Outlook for Indian synthetic textiles stable – Fitch
Fitch Ratings says that the outlook for the Indian cotton textiles is negative to stable in 2012, while the outlook for the Indian synthetic textiles is stable.
Margin pressure persists for both cotton and synthetic textiles driven by rising wage costs and power costs (including shortage of power), and higher interest rates. Cotton textiles are also facing challenges of a slower demand pick-up and a loss of margins; however, recovery is expected from the falling cotton prices, subject to any further volatility in input costs or forex movements.
Synthetic textiles benefit from higher demand for blended textiles, although margins can turn volatile in sync with crude oil price volatility.
Weak demand for cotton and cotton products in YTD FY12 was mainly a result of existing inventories causing mills to postpone any further buying in the backdrop of uncertainty in overseas demand for textiles. Weak demand, labour and power shortage in textiles centres such as Bhiwandi and Tirupur have lead to about 50% of underused capacities.
Instead of adding capacity in India, garment manufacturers are looking at options of setting up capacity or outsourcing job work to Bangladesh to benefit from the lower cost of production.
Cash losses for cotton yarn manufacturers and lower-end fabric companies in H112 impaired their debt repayment capacity leading to several instances of over-utilisation of working capital limits.
Some Fitch-rated textile companies defaulted in YTD FY12 due to an inability to obtain a timely increase of working capital facilities, as banks tightened lending criteria for the sector. Refinancing risks would increase for distressed textile companies in 2012 as the Reserve Bank of India and the Finance Ministry have rejected the proposal for restructuring of textile loans.
FY12 financial leverage will deteriorate for most textile companies due to their higher working-capital debt and lower EBITDA compared with previous year's; and deleveraging will remain a challenge for the sector in 2012.
Given the challenging operating environment led by the uncertainty over demand growth, volatility in raw-material prices and persistent increases in other operating costs coupled with the stress on liquidity, it is unlikely that the sector's outlook will turn positive. However, if falling cotton prices translate into a revival of demand and capacity utilisation, the outlook on cotton textiles could turn stable in the last two quarters of 2012.

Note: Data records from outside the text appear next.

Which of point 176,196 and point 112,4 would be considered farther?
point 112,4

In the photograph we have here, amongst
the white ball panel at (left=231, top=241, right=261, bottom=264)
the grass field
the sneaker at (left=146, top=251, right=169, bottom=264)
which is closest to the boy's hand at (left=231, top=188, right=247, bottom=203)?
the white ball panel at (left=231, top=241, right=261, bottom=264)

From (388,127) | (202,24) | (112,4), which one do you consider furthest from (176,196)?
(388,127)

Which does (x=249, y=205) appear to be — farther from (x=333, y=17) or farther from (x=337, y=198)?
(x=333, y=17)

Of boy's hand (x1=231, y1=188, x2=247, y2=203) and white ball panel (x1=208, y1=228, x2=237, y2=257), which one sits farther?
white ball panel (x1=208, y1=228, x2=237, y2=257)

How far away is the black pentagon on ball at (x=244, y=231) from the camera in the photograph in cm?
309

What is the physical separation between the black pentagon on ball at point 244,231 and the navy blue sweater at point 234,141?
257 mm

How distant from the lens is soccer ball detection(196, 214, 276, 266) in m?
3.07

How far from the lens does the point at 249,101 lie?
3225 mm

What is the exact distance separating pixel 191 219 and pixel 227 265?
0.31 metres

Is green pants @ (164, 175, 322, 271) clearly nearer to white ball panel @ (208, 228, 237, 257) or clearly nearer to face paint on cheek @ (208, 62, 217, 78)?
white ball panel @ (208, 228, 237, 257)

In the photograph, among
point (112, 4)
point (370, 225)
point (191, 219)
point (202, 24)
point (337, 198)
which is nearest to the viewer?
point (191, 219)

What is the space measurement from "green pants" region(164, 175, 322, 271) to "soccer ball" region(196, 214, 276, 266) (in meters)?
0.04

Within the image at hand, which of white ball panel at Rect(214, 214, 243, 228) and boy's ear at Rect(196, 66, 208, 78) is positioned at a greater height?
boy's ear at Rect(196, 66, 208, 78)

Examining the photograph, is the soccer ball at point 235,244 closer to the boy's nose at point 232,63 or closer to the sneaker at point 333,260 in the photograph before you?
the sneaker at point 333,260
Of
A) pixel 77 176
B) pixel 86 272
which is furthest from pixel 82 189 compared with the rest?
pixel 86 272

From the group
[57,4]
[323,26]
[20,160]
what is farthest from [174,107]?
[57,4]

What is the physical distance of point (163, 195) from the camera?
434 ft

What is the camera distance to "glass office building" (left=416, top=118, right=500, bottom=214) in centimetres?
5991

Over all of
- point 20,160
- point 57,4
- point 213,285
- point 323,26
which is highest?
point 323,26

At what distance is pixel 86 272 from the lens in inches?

The outlook on the synthetic textiles may be revised to Negative if raw-material prices increase substantially, making synthetic textiles less competitive than cotton. Downside risks to the outlook also include the adverse impact of policy changes and a prolonged demand slowdown.
Fitch-rated Indian textile companies include Rupa & Company Limited ('Fitch A-(ind)'/Stable), Balkrishna Synthetics Limited ('Fitch BBB-(ind)'/Negative), Ginni Filaments Limited ('Fitch B+(ind)'/Stable) and Eastman Exports Global Clothing Private Limited ('Fitch A-(ind)'/Stable).